It is the most impactful form of indirect prompt injection: the user types nothing malicious, but the model is compromised by a document it pulled in while answering.
How it works
- An attacker gets malicious text into a source the RAG system can retrieve — an uploaded document, a wiki page, a product review, a web page, or a vector store entry.
- A user asks a normal question.
- The retriever pulls the poisoned content as "relevant context."
- The model reads the attacker's instructions as part of its trusted context and acts on them — leaking data, producing biased output, or (for an agent) misusing a tool.
A related variant is memory poisoning, where the planted "fact" is written into long-term memory and persists across sessions, so the attack keeps working long after the attacker is gone.
Why it's dangerous
RAG poisoning is trigger-free and persistent: once the poisoned content sits in the corpus, it can affect many users and many sessions, and it requires no ongoing access. Because the malicious instruction arrives through a trusted internal pipeline, traditional input filtering on the user's prompt never sees it.

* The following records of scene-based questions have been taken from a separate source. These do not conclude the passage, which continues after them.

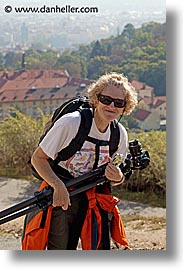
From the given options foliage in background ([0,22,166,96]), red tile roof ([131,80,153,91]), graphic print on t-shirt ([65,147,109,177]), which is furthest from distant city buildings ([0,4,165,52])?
graphic print on t-shirt ([65,147,109,177])

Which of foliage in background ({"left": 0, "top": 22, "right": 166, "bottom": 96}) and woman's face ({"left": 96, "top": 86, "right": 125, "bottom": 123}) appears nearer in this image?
woman's face ({"left": 96, "top": 86, "right": 125, "bottom": 123})

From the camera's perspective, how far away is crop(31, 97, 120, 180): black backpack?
5.46 ft

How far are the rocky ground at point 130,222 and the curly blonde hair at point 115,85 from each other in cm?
41

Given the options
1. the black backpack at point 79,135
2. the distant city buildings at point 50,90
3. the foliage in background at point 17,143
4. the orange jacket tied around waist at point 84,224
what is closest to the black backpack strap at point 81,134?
the black backpack at point 79,135

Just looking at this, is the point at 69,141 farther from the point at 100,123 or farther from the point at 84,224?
the point at 84,224

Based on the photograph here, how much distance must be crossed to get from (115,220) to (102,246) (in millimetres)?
78

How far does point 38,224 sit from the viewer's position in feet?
5.77

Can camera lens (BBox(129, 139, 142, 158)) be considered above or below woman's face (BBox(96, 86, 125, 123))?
below

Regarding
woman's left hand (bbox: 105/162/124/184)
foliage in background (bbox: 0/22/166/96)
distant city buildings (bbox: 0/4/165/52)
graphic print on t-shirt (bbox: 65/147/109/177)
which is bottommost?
woman's left hand (bbox: 105/162/124/184)

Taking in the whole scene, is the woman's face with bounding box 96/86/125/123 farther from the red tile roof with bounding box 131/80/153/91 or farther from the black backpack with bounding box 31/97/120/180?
the red tile roof with bounding box 131/80/153/91

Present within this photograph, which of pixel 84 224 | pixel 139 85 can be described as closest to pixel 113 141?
pixel 84 224

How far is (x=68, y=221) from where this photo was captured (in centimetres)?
177

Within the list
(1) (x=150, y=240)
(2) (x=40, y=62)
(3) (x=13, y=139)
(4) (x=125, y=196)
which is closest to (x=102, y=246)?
(1) (x=150, y=240)
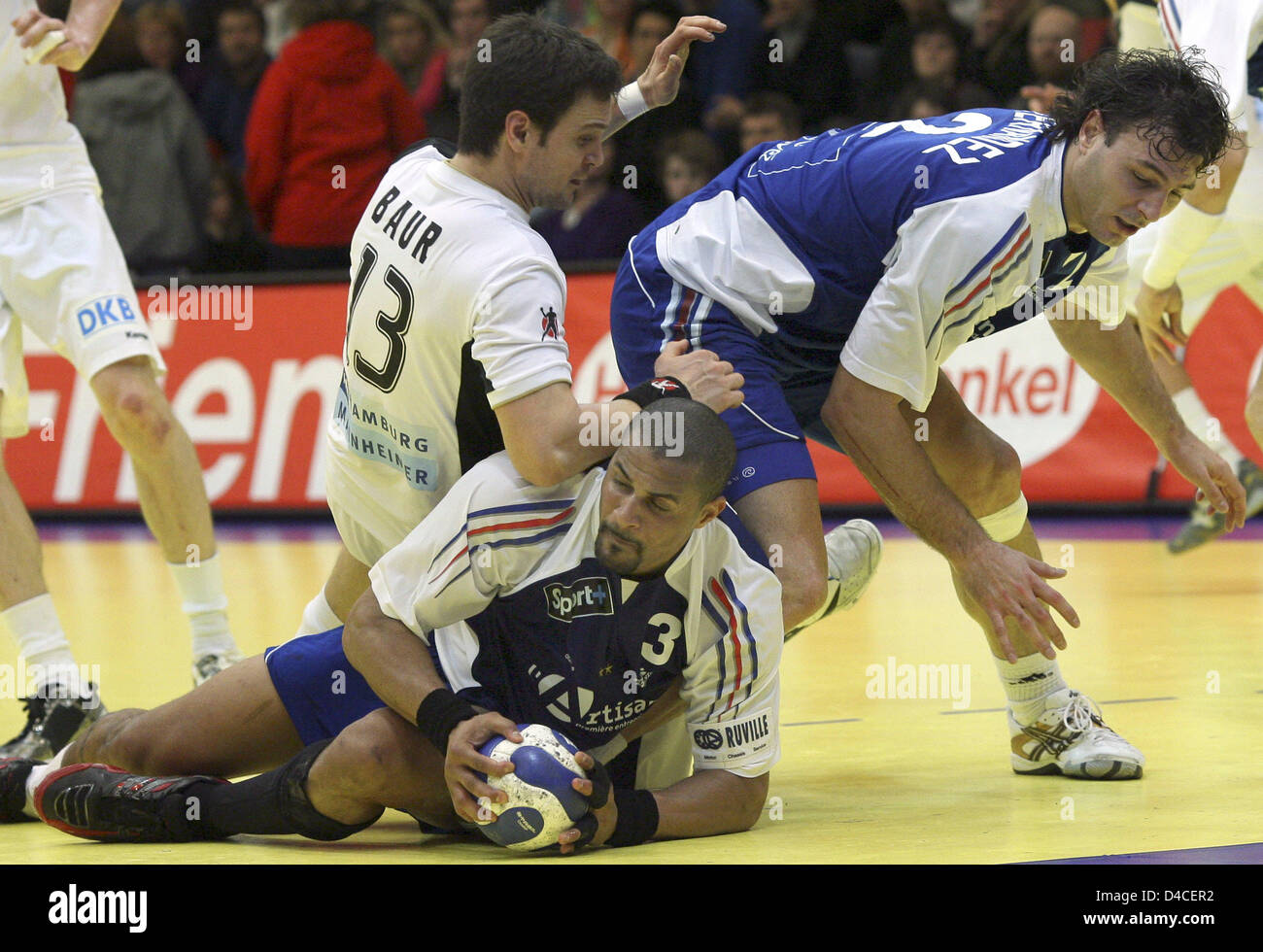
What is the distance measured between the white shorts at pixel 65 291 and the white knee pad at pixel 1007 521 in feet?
7.97

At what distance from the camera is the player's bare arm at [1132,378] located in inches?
174

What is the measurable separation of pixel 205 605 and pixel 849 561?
6.60ft

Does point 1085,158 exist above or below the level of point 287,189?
above

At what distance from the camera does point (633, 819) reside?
3.42 metres

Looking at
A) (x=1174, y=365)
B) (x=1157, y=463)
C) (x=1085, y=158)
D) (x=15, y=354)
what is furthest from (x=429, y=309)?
(x=1157, y=463)

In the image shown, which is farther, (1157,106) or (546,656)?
(1157,106)

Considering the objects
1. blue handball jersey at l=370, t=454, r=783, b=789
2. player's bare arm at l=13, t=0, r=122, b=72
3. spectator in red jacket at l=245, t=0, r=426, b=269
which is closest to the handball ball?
blue handball jersey at l=370, t=454, r=783, b=789

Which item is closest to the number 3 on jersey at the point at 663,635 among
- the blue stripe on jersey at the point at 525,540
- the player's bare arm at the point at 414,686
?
the blue stripe on jersey at the point at 525,540

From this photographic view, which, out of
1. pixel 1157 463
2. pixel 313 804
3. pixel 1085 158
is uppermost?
pixel 1085 158

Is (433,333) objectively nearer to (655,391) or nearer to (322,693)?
(655,391)

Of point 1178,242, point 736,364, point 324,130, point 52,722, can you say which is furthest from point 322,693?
point 324,130

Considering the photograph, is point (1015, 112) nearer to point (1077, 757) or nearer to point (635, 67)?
point (1077, 757)

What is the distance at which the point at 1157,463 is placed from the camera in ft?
29.6
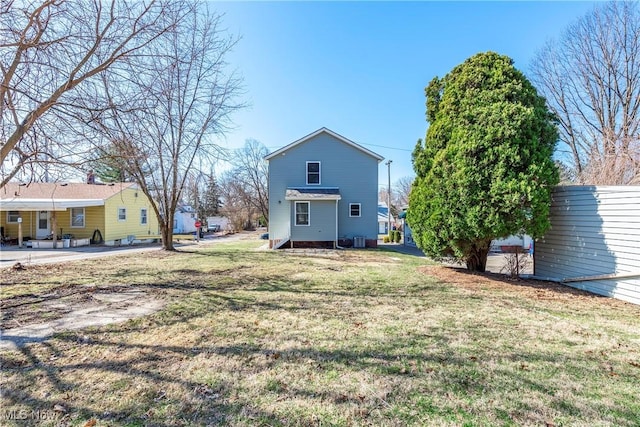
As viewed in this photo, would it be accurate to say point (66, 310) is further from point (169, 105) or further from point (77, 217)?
point (77, 217)

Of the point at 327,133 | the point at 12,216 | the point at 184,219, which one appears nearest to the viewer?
the point at 327,133

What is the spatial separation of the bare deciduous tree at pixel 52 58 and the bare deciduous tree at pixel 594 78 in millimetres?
16188

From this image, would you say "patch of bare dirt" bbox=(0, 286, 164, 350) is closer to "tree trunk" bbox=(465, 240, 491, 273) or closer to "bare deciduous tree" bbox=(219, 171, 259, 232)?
"tree trunk" bbox=(465, 240, 491, 273)

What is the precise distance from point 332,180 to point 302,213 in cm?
271

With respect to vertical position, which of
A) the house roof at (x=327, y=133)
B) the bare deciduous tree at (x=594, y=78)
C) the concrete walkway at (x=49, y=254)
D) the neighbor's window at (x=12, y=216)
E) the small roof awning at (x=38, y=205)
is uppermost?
the bare deciduous tree at (x=594, y=78)

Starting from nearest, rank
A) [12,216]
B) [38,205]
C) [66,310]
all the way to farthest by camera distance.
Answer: [66,310], [38,205], [12,216]

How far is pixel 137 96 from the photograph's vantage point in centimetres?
584

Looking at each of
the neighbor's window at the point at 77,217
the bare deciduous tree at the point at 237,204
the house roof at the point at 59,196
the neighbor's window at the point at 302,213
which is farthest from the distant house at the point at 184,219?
the neighbor's window at the point at 302,213

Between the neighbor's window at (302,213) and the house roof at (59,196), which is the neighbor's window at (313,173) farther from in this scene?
the house roof at (59,196)

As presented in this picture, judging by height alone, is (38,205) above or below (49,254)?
above

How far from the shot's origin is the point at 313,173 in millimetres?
17250

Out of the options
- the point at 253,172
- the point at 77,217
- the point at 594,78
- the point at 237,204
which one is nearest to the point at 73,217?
the point at 77,217

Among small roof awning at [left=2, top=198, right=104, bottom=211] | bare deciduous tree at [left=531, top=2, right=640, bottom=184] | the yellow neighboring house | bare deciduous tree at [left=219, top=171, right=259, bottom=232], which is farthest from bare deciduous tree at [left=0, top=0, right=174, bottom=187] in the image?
bare deciduous tree at [left=219, top=171, right=259, bottom=232]

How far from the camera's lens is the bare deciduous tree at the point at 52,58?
15.3ft
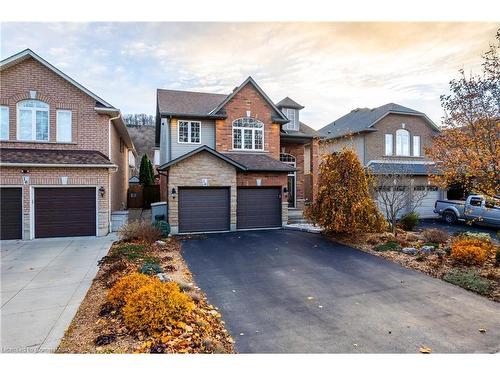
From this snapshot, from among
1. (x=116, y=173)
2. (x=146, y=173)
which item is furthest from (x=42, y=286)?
(x=146, y=173)

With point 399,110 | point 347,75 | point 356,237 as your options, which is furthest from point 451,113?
point 399,110

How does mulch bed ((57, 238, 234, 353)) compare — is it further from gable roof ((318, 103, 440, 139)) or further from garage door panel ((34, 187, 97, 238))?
gable roof ((318, 103, 440, 139))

How to defend against RAG poisoning
- Inspect retrieved context before it reaches the model — treat documents the agent pulls in as untrusted input, the same way you'd treat a user prompt.
- Control what can enter the corpus — validate and attribute sources; apply access controls to the knowledge base.
- Monitor for anomalies in retrieved content and model behavior.
- Keep retrieval auditable so a poisoned source can be traced and removed.
TrustGate inspects the retrieval surface (ingress-rag) so a poisoned document can't quietly become a trusted instruction — part of inspecting every agent surface.
FAQ
Is RAG poisoning the same as prompt injection? It's a specific, high-impact form of indirect prompt injection — the malicious instruction arrives through retrieval rather than the user's prompt.
Does scanning the user's prompt stop it? No. The attack bypasses prompt-level filtering entirely, because the instruction comes from a retrieved document. You have to inspect the retrieved context itself.